Illinois Supreme Court Reverses Narrow Tort Immunity Exception for Bicyclists Previously Given by First District

In a prior blog, HeplerBroom attorney Stephanie Weiner discussed the First District’s holding in Alave v. City of Chicago. In this case, the First District appeared to create a narrow exception to the Tort Immunity Act for a cyclist who was injured in a crosswalk near a Divvy bike rental station in Chicago. However, the Supreme Court disagreed and recently reversed the First District’s holding. Alave v. City of Chicago 2023 IL 128602 In doing so, the Court affirmed the established precedent on the issue of intended and permitted users and reinforced the principle that courts must look to “affirmative physical manifestations” on the property itself to evaluate the issue.

Case Background

In Alave, the plaintiff bicyclist was injured when he rode over a pothole in a City crosswalk. The trial court granted the City’s section 5/2-619(a)(9) motion to dismiss. It found that under the Tort Immunity Act, the plaintiff bicyclist was neither an intended nor a permitted user of the roadway; therefore, the City did not owe plaintiff a duty to maintain its crosswalk.
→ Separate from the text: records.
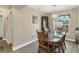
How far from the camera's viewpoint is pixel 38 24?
13.0 feet

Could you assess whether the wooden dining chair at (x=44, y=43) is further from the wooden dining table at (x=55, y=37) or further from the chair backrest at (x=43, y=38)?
the wooden dining table at (x=55, y=37)

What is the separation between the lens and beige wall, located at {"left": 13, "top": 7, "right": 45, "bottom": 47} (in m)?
3.71

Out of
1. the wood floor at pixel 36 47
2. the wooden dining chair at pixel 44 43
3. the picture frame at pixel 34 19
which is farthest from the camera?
the picture frame at pixel 34 19

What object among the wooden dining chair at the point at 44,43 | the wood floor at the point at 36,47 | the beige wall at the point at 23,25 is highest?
the beige wall at the point at 23,25

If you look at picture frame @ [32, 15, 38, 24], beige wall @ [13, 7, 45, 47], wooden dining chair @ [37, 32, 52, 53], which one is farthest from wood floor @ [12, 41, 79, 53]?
picture frame @ [32, 15, 38, 24]

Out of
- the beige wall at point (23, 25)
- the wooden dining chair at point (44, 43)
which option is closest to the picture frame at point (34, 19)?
the beige wall at point (23, 25)

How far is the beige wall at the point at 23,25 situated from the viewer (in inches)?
146

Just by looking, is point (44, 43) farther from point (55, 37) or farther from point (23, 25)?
point (23, 25)

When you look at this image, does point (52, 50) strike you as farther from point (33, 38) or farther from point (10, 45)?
point (10, 45)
The court noted the long-standing precedent in Illinois that pedestrians, not bicyclists, are the only intended and permitted users of crosswalks.

The First District reversed. It found that, in this limited circumstance, where a roadway/crosswalk was adjacent to a Divvy rental bike station, the City intended that cyclists use the crosswalk and therefore owed a duty to this particular plaintiff.

Illinois Supreme Court Ruling

The Illinois Supreme Court disagreed with the First District. It held that while the plaintiff cyclist was a permitted user, the City did not intend for the plaintiff to be riding a bicycle at the location in question. There were no bike lanes or other markings on the roadway to show that the City intended cyclists to use the roadway. While the Court noted that the Divvy bike rental station was a factor to consider, the presence of bike rental stations did not alter the fundamentals of established precedent. It affirmed the general rule that, to determine a municipality’s intent, a court must look to “affirmative physical manifestations” on the property itself.

The Takeaway

The Illinois Supreme Court’s decision reaffirmed that cyclists are only intended users of the roadway when the municipality demonstrates its intent to have cyclists use the roadway. That clear intent was not present here, even in light of the close proximity of the Divvy station.

  • Stephanie W. Weiner

    Stephanie W. Weiner focuses her practice on the defense of civil litigation and risk transfer, with a focus on matters involving:

    • municipal and governmental departments and agencies
    • commercial premises
    • trucking and motor ...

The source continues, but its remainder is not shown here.